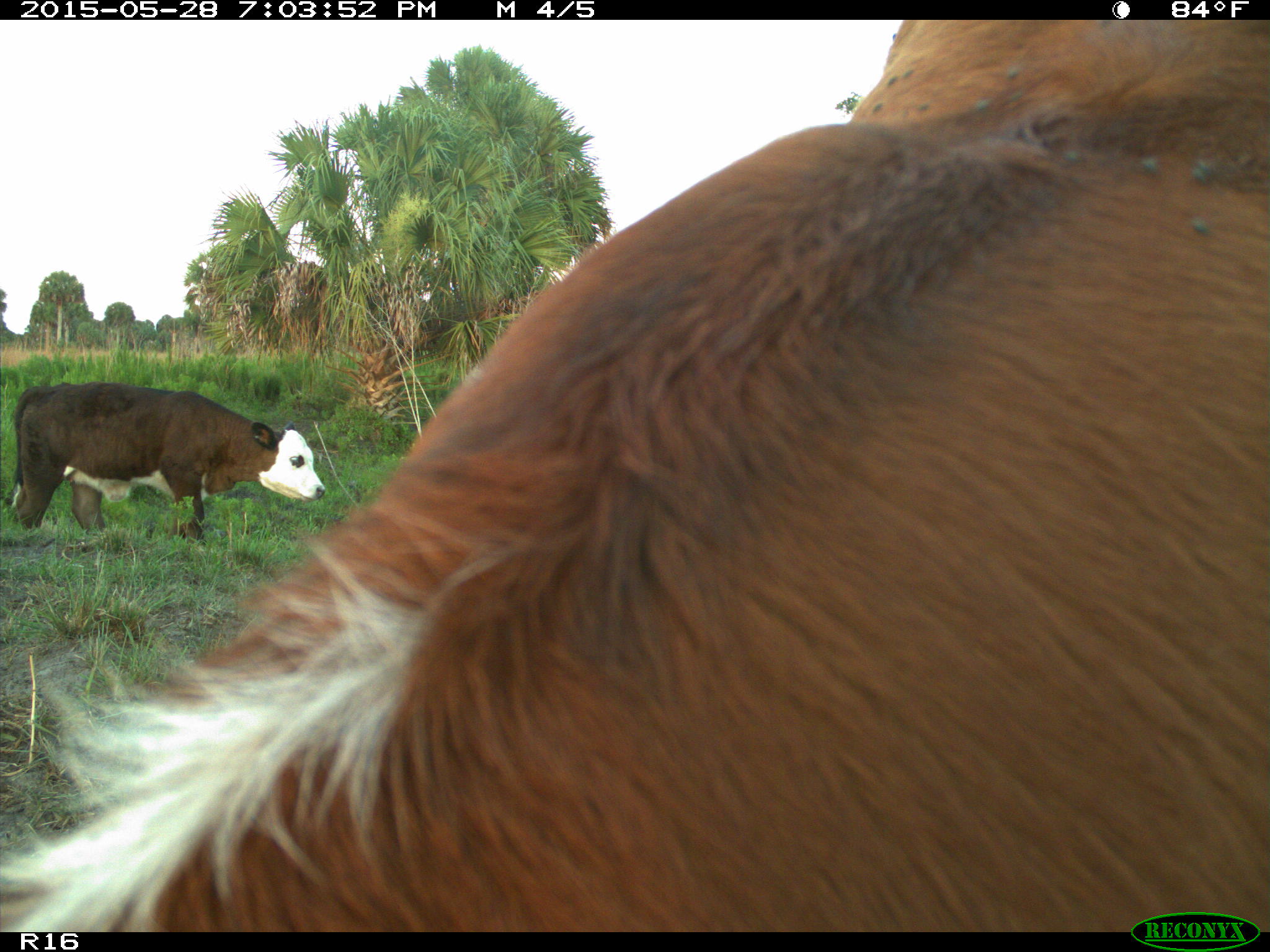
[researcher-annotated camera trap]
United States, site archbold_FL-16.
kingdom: Animalia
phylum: Chordata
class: Mammalia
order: Artiodactyla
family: Bovidae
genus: Bos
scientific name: Bos taurus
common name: domestic cow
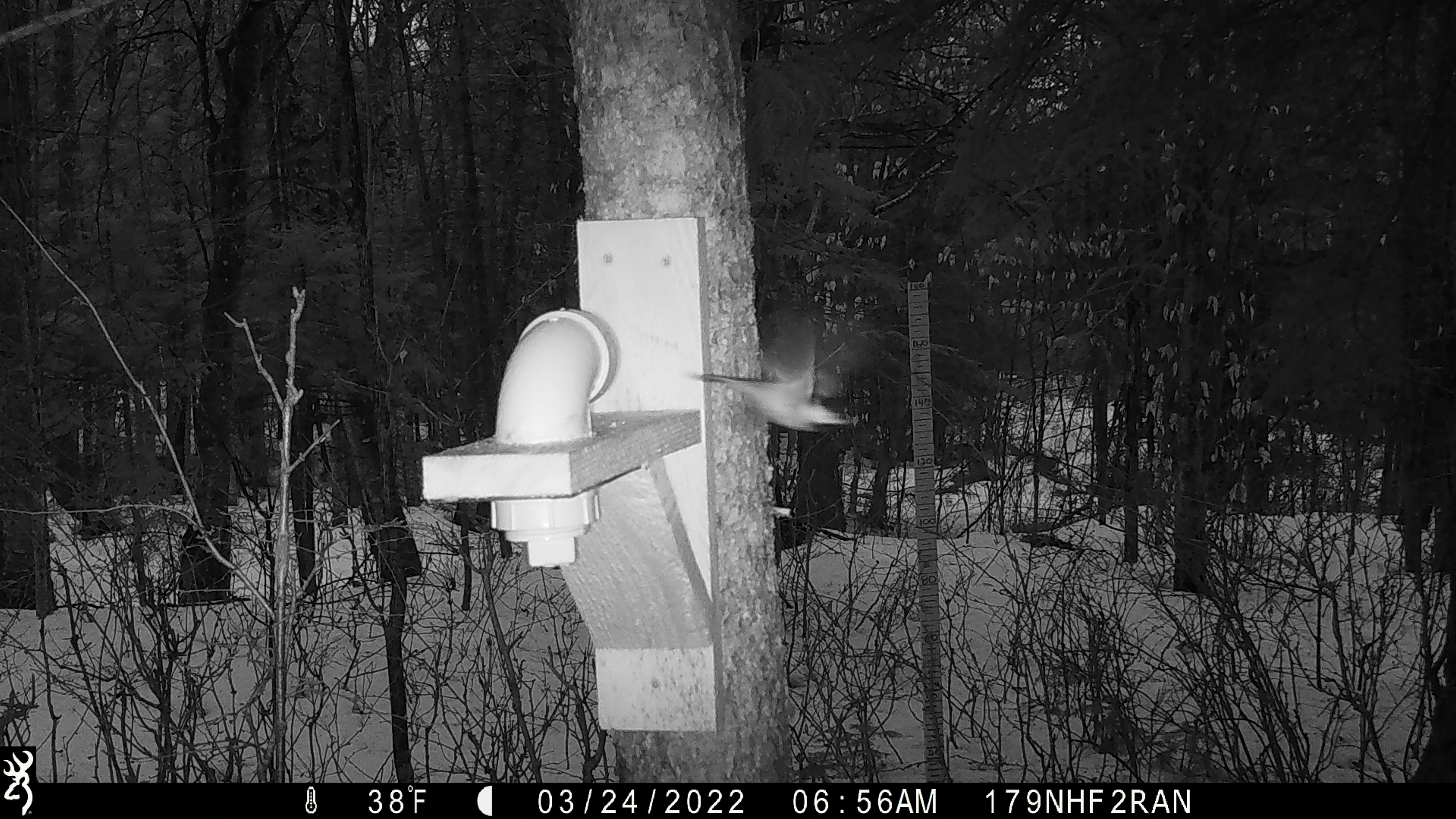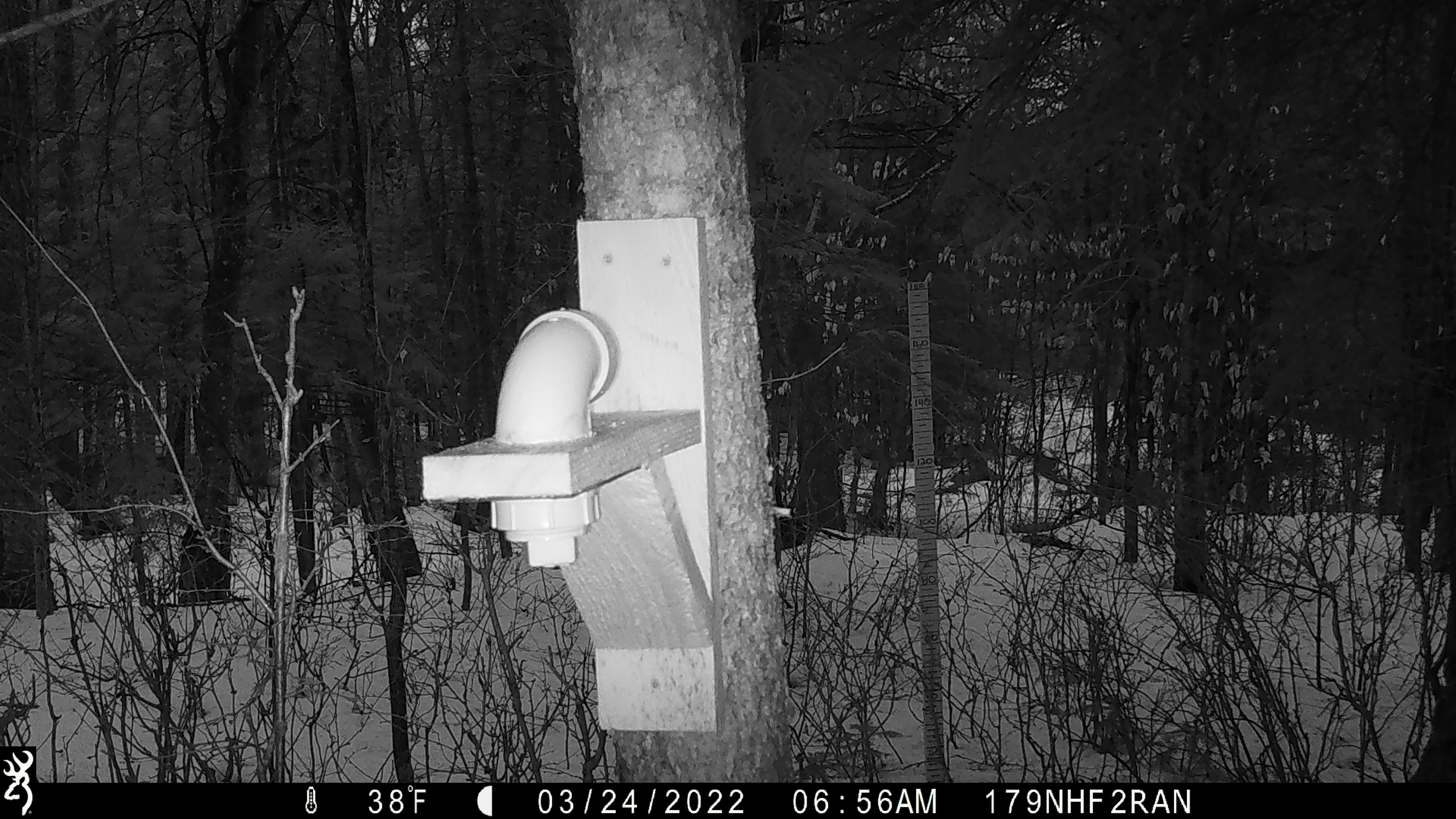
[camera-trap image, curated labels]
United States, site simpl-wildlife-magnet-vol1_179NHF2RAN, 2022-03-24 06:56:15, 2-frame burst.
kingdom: Animalia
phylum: Chordata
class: Aves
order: Passeriformes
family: Paridae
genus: Poecile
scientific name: Poecile atricapillus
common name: black-capped chickadee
Black-capped chickadee (Poecile atricapillus).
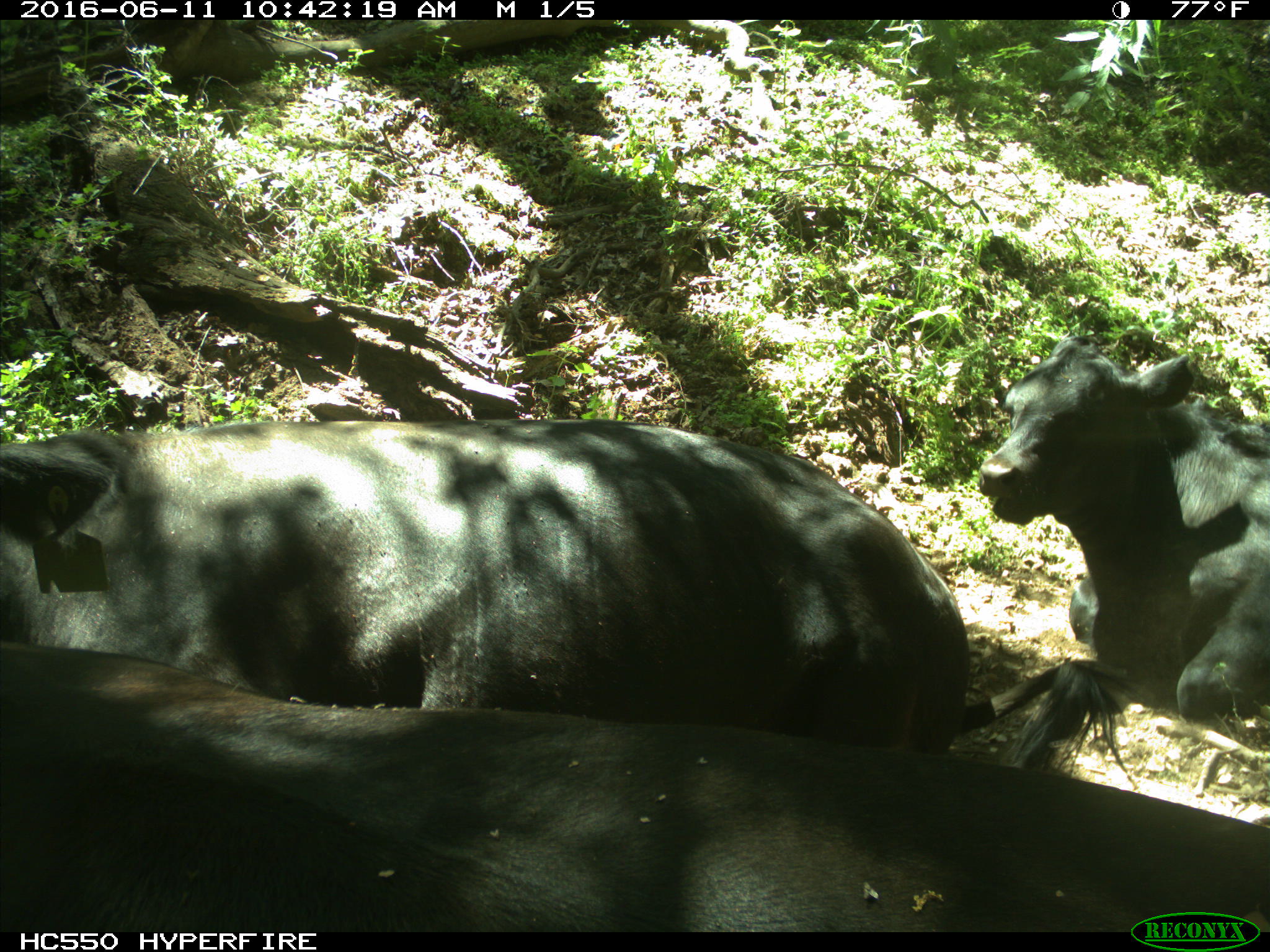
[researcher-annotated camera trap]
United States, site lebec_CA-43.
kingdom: Animalia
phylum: Chordata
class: Mammalia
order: Artiodactyla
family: Bovidae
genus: Bos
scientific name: Bos taurus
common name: domestic cow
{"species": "Bos taurus (domestic cow)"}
========
### How to complete this task
Word for word, repeat all the data, but not its images.

### Answer box
[researcher-annotated camera trap]
United States, site archbold_FL-16.
kingdom: Animalia
phylum: Chordata
class: Mammalia
order: Artiodactyla
family: Bovidae
genus: Bos
scientific name: Bos taurus
common name: domestic cow
[camera-trap image, curated labels]
United States, site simpl-wildlife-magnet-vol1_179NHF2RAN, 2022-03-24 06:56:15, 2-frame burst.
kingdom: Animalia
phylum: Chordata
class: Aves
order: Passeriformes
family: Paridae
genus: Poecile
scientific name: Poecile atricapillus
common name: black-capped chickadee
Black-capped chickadee (Poecile atricapillus).
[researcher-annotated camera trap]
United States, site lebec_CA-43.
kingdom: Animalia
phylum: Chordata
class: Mammalia
order: Artiodactyla
family: Bovidae
genus: Bos
scientific name: Bos taurus
common name: domestic cow
{"species": "Bos taurus (domestic cow)"}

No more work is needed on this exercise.